Excerpt:
Guest blogger post by: Denise Lima-Laskiewicz, ADC/EDU, ICRmT

As activity professionals, we have been introduced to a variety of techniques to help our residents.  The techniques range from aromatherapy, validation therapy to Remotivation therapy. Whereas the above mentioned therapies are known there is little known about Remotivation therapy.  It is an underutilized therapy which our residents would benefit from.

Remotivation therapy began over 50 years ago by a volunteer, Dorothy Hoskins Smith, where she discovered that if you focus on the unwounded aspect of the person’s mind the individual responds.  Dorothy Hoskins Smith continued this practice for several sessions. Her clients changed, for example, each one got more involved in other aspects of their life.

A remotivation therapy session consists of 8-10 people which last for 30-45 minutes. The sessions are prepared in advance by the facilitator.  The facilitator breaks it down into five steps.

 

I    Climate of Acceptance

II   Bridge to the Real World

III  Sharing the World In Which We Live

IV  Appreciation of the Work World

V  Climate of Appreciation

 

In these sessions the facilitator asks questions which is related to the topic at hand. The topic is determined by the Remotivational Therapist.  One question lead into another; these are referred to as bounce questions.  The Remotivational Therapist also uses visual and audio cues during the session.  If the clients are suffering with cognition deficit or Alzheimer’s disease there needs to more visual cues.  The facilitator creates an environment where the clients feel safe.  In this environment whatever the client says is accepted by the Remotivational Therapist in a non-judgmental manner.  Thereby a trusting relationship is established between the client and Remotivational Therapist. The Remotivational Therapist accepts and appreciates what the client provides.  It could be actively participating in the session or remain silent throughout the session.  It is the gift of their presence that the Remotivational Therapist acknowledges.

Task item A:
According to the post on Remotivation therapy, how long does a session last?
Task item B:
Please write out the part of the Remotivation therapy post from "As activity professionals, we" to "of their life.".
Task item C:
Write the next part of the Remotivation therapy post, picking up after its final sentence.
The records come from a different source than the post.

[Stored data]

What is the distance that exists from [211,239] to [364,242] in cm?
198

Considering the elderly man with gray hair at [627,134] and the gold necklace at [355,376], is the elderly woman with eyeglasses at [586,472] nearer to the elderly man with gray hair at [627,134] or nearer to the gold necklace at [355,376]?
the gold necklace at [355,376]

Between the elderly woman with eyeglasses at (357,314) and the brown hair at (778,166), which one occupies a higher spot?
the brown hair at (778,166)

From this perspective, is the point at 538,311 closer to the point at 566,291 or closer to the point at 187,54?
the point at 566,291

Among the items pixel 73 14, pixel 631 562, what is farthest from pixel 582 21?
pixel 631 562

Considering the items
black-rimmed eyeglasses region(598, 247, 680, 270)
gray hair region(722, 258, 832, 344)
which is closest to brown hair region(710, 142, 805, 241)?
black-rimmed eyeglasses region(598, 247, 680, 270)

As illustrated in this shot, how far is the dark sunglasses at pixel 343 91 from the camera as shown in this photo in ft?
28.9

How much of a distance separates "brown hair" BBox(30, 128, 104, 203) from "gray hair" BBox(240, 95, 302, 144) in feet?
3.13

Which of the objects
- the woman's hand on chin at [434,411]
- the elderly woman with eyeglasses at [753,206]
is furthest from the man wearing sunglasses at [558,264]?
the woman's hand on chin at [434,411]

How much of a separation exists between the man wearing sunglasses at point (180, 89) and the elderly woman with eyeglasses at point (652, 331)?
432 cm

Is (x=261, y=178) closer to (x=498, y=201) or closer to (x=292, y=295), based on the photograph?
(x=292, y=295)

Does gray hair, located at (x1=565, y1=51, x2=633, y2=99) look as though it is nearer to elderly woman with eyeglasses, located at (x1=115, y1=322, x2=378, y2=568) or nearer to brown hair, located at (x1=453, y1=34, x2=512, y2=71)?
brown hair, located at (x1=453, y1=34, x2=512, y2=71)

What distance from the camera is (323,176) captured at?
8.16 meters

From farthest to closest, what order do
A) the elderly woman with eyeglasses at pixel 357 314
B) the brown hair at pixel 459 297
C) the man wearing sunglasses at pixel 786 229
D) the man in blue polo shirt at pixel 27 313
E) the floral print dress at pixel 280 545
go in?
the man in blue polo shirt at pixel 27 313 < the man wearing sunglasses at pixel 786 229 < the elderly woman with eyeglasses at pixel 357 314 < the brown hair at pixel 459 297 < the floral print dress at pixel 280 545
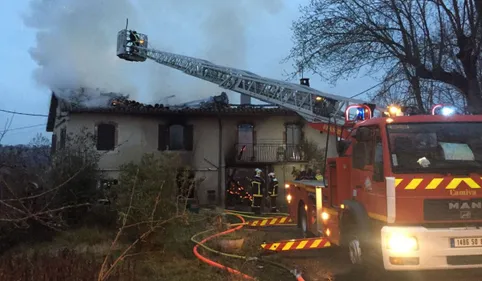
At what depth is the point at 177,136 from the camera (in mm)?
25250

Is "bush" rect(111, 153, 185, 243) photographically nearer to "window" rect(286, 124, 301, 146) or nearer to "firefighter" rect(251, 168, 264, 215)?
"firefighter" rect(251, 168, 264, 215)

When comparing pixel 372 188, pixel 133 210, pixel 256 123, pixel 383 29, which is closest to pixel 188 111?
pixel 256 123

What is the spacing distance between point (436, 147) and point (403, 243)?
1.41 metres

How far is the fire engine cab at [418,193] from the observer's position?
5.36m

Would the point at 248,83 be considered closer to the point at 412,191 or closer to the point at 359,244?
the point at 359,244

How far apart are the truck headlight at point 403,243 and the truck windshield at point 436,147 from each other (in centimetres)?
84

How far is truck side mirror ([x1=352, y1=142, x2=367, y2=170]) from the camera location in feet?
21.3

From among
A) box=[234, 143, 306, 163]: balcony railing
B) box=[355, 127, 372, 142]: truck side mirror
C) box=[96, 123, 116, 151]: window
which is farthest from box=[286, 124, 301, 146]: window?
box=[355, 127, 372, 142]: truck side mirror

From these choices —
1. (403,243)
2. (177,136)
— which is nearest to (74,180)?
(403,243)

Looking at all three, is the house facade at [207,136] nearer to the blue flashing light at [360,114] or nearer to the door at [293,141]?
the door at [293,141]

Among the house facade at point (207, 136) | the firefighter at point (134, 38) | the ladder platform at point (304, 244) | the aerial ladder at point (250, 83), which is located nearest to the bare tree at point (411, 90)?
the aerial ladder at point (250, 83)

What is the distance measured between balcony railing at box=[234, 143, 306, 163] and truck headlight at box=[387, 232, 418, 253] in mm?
19813

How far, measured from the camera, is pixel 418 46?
11.6 m

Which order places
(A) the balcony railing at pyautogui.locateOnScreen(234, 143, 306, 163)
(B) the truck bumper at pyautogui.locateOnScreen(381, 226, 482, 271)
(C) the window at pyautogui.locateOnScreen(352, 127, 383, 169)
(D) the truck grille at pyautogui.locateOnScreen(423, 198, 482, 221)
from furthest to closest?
1. (A) the balcony railing at pyautogui.locateOnScreen(234, 143, 306, 163)
2. (C) the window at pyautogui.locateOnScreen(352, 127, 383, 169)
3. (D) the truck grille at pyautogui.locateOnScreen(423, 198, 482, 221)
4. (B) the truck bumper at pyautogui.locateOnScreen(381, 226, 482, 271)
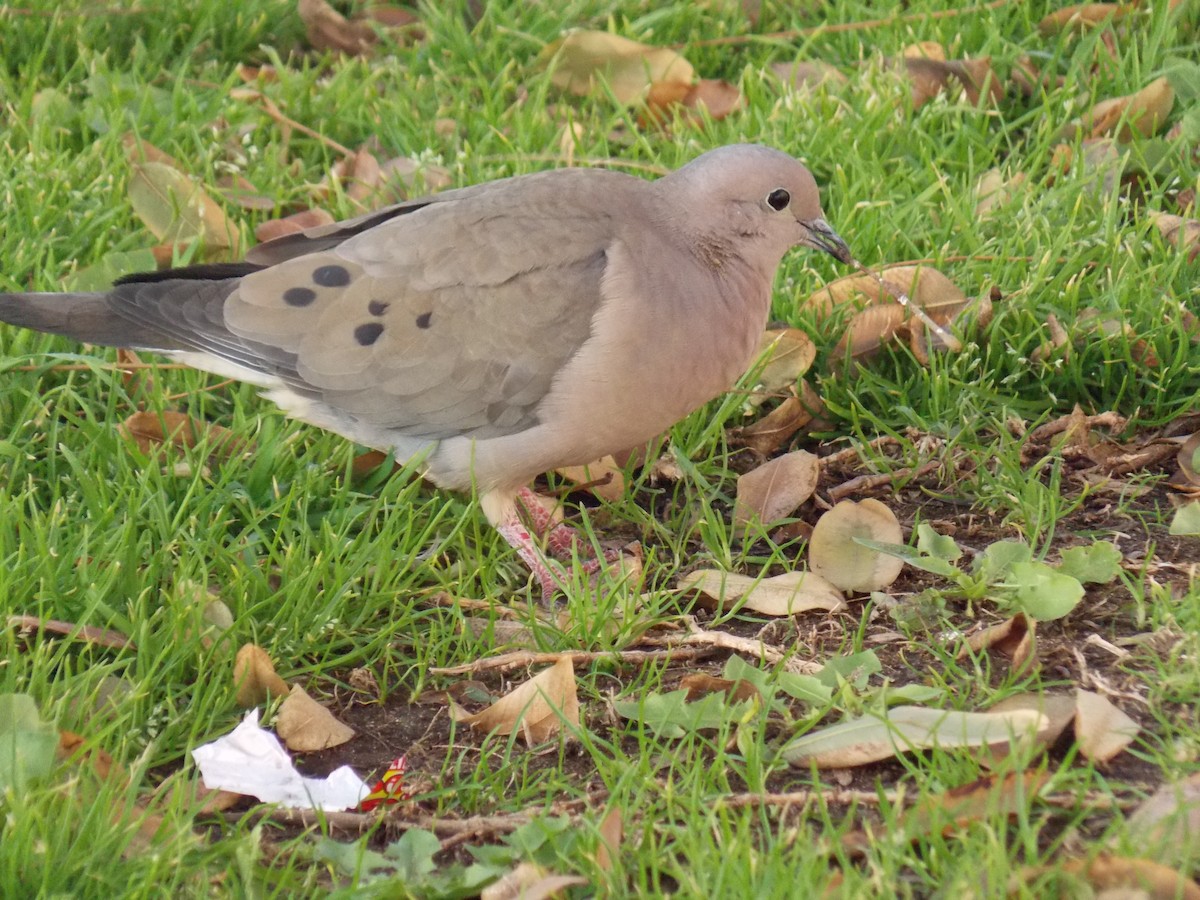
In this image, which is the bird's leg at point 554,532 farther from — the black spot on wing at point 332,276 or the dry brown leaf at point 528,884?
the dry brown leaf at point 528,884

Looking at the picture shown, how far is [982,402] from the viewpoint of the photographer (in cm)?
378

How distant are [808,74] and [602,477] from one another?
199cm

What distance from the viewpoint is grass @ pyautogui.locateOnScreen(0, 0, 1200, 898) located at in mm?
2420

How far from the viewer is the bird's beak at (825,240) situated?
379cm

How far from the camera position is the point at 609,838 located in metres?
2.40

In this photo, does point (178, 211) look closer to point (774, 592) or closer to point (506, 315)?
point (506, 315)

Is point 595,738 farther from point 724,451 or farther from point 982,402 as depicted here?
point 982,402

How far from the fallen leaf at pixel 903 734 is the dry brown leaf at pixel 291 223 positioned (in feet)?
8.07

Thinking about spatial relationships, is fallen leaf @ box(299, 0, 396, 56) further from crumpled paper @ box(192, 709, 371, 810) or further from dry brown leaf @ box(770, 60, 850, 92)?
crumpled paper @ box(192, 709, 371, 810)

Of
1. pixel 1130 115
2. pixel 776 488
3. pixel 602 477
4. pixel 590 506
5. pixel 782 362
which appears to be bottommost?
pixel 590 506

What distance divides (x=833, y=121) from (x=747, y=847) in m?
2.89

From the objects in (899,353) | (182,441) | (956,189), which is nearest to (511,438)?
(182,441)

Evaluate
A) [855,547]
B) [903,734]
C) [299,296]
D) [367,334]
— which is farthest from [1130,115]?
[903,734]

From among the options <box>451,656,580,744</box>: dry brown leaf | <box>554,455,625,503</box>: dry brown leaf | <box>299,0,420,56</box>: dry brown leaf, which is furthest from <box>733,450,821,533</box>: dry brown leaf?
<box>299,0,420,56</box>: dry brown leaf
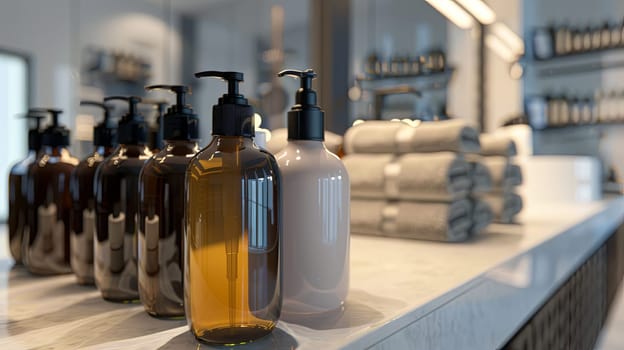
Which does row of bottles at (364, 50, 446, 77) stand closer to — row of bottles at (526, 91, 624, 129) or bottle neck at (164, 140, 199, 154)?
bottle neck at (164, 140, 199, 154)

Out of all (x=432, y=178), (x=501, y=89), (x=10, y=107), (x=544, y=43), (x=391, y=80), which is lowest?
(x=432, y=178)

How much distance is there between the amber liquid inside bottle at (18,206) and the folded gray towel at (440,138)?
56 centimetres

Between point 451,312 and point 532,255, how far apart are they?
13.1 inches

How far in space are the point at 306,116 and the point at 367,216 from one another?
0.44m

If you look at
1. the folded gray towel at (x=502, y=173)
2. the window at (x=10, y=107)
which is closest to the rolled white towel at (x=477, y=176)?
the folded gray towel at (x=502, y=173)

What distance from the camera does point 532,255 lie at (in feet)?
2.34

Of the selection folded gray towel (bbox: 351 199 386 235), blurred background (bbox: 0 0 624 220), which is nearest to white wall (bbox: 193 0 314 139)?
blurred background (bbox: 0 0 624 220)

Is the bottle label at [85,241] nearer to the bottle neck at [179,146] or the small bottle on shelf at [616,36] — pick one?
the bottle neck at [179,146]

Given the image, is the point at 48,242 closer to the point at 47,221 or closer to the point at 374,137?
the point at 47,221

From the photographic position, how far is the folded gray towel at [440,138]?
0.79m

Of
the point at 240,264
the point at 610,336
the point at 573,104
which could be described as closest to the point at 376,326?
the point at 240,264

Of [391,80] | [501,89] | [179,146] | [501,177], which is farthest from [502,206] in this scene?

Written reply A:
30-45 minutes.

Written reply B:
As activity professionals, we have been introduced to a variety of techniques to help our residents.  The techniques range from aromatherapy, validation therapy to Remotivation therapy. Whereas the above mentioned therapies are known there is little known about Remotivation therapy.  It is an underutilized therapy which our residents would benefit from.

Remotivation therapy began over 50 years ago by a volunteer, Dorothy Hoskins Smith, where she discovered that if you focus on the unwounded aspect of the person’s mind the individual responds.  Dorothy Hoskins Smith continued this practice for several sessions. Her clients changed, for example, each one got more involved in other aspects of their life.

Written reply C:
There are three different levels of Remotivational Therapist.  The first one is Provisional Remotivation Therapist (PRmT) where one conducts a session with N.R.T.O Inc. prepared plans.  The second one is a Certified Remotivation Therapist (CRmT) where one can write their lesson plans.  The final one is the Instructor Certified Remotivation Therapist (ICRmT) where one writes up session and teaches other individuals who would like to learn about Remotivation Therapy.

The National Remotivation Therapy Organization Inc. is a non-profit organization which was established in 1971.  It maintains the current standards and recertification.  For further information visit their website www.remotivation.com.

 

By

Denise Lima-Laskiewicz, ADC/EDU, ICRmT

Site: www.remotivation.com.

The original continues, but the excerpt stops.